Task goal | Repeat verbatim, and only, the lines of the data below, beginning at the line that contains "Addresses by Henry Drummond Collection" and stopping after the line that contains "I Wish You Were".

################

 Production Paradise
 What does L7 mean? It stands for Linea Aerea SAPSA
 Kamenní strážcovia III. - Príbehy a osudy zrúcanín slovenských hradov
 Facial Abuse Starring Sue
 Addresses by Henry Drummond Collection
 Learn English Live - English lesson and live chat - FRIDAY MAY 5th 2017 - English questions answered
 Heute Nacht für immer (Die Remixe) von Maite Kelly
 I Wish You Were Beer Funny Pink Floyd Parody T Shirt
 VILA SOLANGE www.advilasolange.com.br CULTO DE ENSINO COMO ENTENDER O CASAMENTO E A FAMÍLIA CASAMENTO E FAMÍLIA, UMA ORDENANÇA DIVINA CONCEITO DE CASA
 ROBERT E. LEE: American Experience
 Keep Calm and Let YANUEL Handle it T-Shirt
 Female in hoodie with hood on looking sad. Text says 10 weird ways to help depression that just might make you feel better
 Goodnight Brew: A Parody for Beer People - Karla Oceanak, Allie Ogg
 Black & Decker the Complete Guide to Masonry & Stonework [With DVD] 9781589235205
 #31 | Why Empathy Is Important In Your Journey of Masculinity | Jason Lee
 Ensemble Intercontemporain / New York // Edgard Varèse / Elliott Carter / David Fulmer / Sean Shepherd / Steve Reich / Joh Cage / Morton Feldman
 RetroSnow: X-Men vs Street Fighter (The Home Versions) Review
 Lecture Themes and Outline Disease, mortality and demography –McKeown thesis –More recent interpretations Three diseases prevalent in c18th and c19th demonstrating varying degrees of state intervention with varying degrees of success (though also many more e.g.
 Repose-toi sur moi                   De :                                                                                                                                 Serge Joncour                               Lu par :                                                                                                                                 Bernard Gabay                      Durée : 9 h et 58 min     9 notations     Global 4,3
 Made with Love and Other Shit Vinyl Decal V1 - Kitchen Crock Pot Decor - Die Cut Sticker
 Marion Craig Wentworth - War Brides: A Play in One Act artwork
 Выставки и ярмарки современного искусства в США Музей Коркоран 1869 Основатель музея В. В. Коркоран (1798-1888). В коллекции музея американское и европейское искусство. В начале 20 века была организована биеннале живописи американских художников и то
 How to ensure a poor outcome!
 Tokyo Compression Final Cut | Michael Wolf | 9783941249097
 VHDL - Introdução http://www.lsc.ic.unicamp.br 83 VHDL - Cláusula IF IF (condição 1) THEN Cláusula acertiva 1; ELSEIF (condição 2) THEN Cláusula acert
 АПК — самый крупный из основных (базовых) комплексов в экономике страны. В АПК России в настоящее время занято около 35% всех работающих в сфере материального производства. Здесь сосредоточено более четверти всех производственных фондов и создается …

################

Exercise result |
 Addresses by Henry Drummond Collection
 Learn English Live - English lesson and live chat - FRIDAY MAY 5th 2017 - English questions answered
 Heute Nacht für immer (Die Remixe) von Maite Kelly
 I Wish You Were Beer Funny Pink Floyd Parody T Shirt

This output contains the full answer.